2. Have a list of activities that bring you to the present moment.
As I said in the beginning, overthinking causes us not be present and miss where we are now. Have a list of activities ready – on your phone, in your wallet, written on the wall – to remind yourself of what you can do to bring yourself back. Some of mine are puzzles, smelling essential oils, meditation, or going for a walk. Small activities that can help remind you of where you are now. What is happening now. Help you realize that maybe what you are overthinking about is not a concern to be tackled in the present moment. Making a list will make it easier to access when your mind is elsewhere.

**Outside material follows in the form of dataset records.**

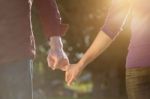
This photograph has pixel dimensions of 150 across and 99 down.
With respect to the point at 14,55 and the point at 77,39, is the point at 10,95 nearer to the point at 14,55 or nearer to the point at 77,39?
the point at 14,55

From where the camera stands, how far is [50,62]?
5.30 meters

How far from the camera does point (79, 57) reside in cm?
1334

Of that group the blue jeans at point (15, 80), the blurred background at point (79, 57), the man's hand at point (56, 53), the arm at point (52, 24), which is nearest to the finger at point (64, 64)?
the man's hand at point (56, 53)

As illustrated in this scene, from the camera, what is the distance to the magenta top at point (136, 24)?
4.95 metres

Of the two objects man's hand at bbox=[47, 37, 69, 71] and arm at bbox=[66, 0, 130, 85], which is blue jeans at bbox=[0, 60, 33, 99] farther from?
arm at bbox=[66, 0, 130, 85]

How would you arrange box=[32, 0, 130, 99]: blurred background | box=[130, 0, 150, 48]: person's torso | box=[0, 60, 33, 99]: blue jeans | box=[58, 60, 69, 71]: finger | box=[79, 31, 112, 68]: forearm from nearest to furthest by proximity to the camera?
box=[0, 60, 33, 99]: blue jeans → box=[130, 0, 150, 48]: person's torso → box=[79, 31, 112, 68]: forearm → box=[58, 60, 69, 71]: finger → box=[32, 0, 130, 99]: blurred background

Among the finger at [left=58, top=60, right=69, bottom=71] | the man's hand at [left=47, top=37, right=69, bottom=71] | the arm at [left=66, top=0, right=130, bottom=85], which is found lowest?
the finger at [left=58, top=60, right=69, bottom=71]

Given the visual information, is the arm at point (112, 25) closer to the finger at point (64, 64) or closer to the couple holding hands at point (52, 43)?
the couple holding hands at point (52, 43)

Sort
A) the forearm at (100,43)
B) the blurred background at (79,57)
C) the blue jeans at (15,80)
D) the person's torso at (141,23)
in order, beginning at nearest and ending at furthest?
the blue jeans at (15,80) → the person's torso at (141,23) → the forearm at (100,43) → the blurred background at (79,57)

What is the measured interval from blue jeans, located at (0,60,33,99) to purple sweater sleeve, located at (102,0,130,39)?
678mm

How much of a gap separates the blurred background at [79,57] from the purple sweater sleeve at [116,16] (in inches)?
306

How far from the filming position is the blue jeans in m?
4.72

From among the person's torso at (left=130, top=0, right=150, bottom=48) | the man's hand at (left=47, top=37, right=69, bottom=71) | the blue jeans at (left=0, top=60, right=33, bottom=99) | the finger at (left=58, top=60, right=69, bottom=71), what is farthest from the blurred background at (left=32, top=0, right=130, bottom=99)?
the blue jeans at (left=0, top=60, right=33, bottom=99)

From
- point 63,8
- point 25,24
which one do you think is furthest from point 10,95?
point 63,8
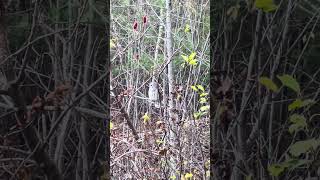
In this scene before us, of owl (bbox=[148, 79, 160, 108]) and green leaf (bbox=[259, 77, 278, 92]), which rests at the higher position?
green leaf (bbox=[259, 77, 278, 92])

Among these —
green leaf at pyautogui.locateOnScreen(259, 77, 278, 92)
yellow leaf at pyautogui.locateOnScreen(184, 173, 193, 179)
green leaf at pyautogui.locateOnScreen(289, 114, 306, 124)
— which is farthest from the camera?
yellow leaf at pyautogui.locateOnScreen(184, 173, 193, 179)

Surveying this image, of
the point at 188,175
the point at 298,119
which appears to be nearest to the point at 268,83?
the point at 298,119

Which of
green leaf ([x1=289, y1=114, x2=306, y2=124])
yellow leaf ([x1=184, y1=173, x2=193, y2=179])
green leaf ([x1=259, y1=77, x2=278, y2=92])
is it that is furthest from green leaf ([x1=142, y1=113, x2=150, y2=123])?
green leaf ([x1=259, y1=77, x2=278, y2=92])

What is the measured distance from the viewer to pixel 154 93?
220 centimetres

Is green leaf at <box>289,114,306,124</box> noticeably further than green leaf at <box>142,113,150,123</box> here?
No

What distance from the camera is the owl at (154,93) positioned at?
7.17 feet

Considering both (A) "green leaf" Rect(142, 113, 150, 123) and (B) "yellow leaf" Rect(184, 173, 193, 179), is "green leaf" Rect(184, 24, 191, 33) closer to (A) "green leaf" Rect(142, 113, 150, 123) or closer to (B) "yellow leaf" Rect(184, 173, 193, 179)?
(A) "green leaf" Rect(142, 113, 150, 123)

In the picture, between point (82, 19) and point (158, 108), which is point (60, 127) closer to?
point (82, 19)

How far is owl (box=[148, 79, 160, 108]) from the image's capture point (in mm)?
2186

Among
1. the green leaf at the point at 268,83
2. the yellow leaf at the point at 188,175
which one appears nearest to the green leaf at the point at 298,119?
the green leaf at the point at 268,83

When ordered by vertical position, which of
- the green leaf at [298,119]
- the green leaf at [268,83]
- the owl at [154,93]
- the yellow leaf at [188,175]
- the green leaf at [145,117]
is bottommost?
the yellow leaf at [188,175]

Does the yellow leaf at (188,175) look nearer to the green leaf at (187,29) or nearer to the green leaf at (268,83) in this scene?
the green leaf at (187,29)

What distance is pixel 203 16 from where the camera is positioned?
2.16m

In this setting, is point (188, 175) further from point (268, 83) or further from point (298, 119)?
point (268, 83)
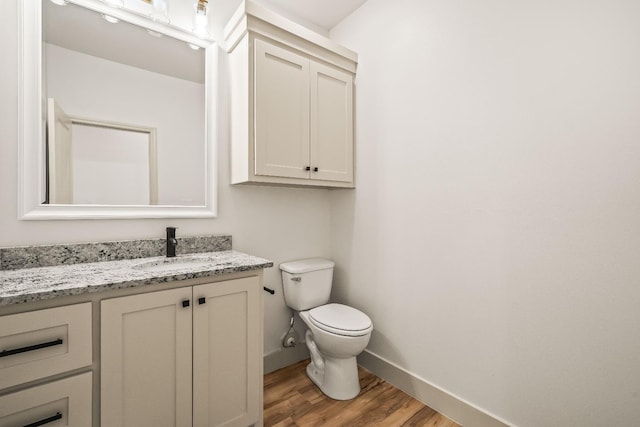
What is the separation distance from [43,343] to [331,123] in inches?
68.9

Exercising has a way of making me focus. It has a way of quieting my mind. There was one time my mind wouldn’t stop based on people that someone was following on social media. I started acting out at that my person because my mind was overthinking it and coming up with lies. I took a step back, put on my running shoes, and went for a run. I came back feeling brand new. I know there are many studies out there talking about how exercise helps, and it’s true. Find what helps you. My go-to is running, but maybe yours is yoga or just going for a walk. When your mind starts going, and you can, exercise. Even making a habit of it will help. It can help you feel refreshed. It can give you a new start when overthinking wants to drag you down.
21 Day Fix Workout Program with 7 piece Portion control containers
(my favorite workout program)
4. Distract Yourself
Overthinking can come out of nowhere. Overthinking can also sometimes be triggered. When something happens, and over thinking becomes all-consuming, I sometimes do anything I can to distract myself. This usually comes in the form of a puzzle and a television show. It gets me to focus on something other than my thoughts. It might not be the healthiest way to handle it, but it helps for a few moments. It allows to compose myself. It allows me to think of something else for a bit. That’s okay to do. It’s okay to distract yourself instead of trying to figure out where your over thinking is stemming from. Drink tea. Read a book. Watch a movie. Visit a friend. Draw. Do what works for you for distracting yourself. Give your mind a break. Give yourself a break.
5. Get it all out then move on
Sometimes I do need just to let it all out. All my thoughts. Sometimes I write them down in the form of thought bubbles. Other times I write it out as an article. Sometime’s it is talking to a friend or my therapist. Sometime’s it’s just by crying. It’s cathartic to let it out. Find the way that works for you. But being able to release it can be incredibly useful. It can get it out of your head. Often, overthinking keeps us trapped in our minds. By giving it some type of release, you are letting it no longer have a hold on you.
These five tips probably won’t be a cure-all. It’s a start though. Fighting overthinking is a constant process. It’s never going to be easy. But these five tips are what helps me survive it. It helps me not to research my intrusive thoughts. It helps me not become overwhelmed. It helps me have a chance to breathe. It gives me the opportunity not to become upset about things that are not true. It provides a moment to remember not to believe everything I think.
If you are still constantly struggling with overthinking and it is becoming a burden in your life, consider talking to someone as well. These tips I give are just coping mechanisms, but talking with a therapist or psychiatrist is always an option as well. I mentioned some resources on finding a therapist and accessing online therapy on my Free Resources & Disclaimer Page. There are also some information out there regarding free online counseling, which could be a starter option. Better Help offers some information about this topic on their website here (sponsored).
Overthinking will probably always be a part of my life, but now I know ways that I can handle it before it takes control.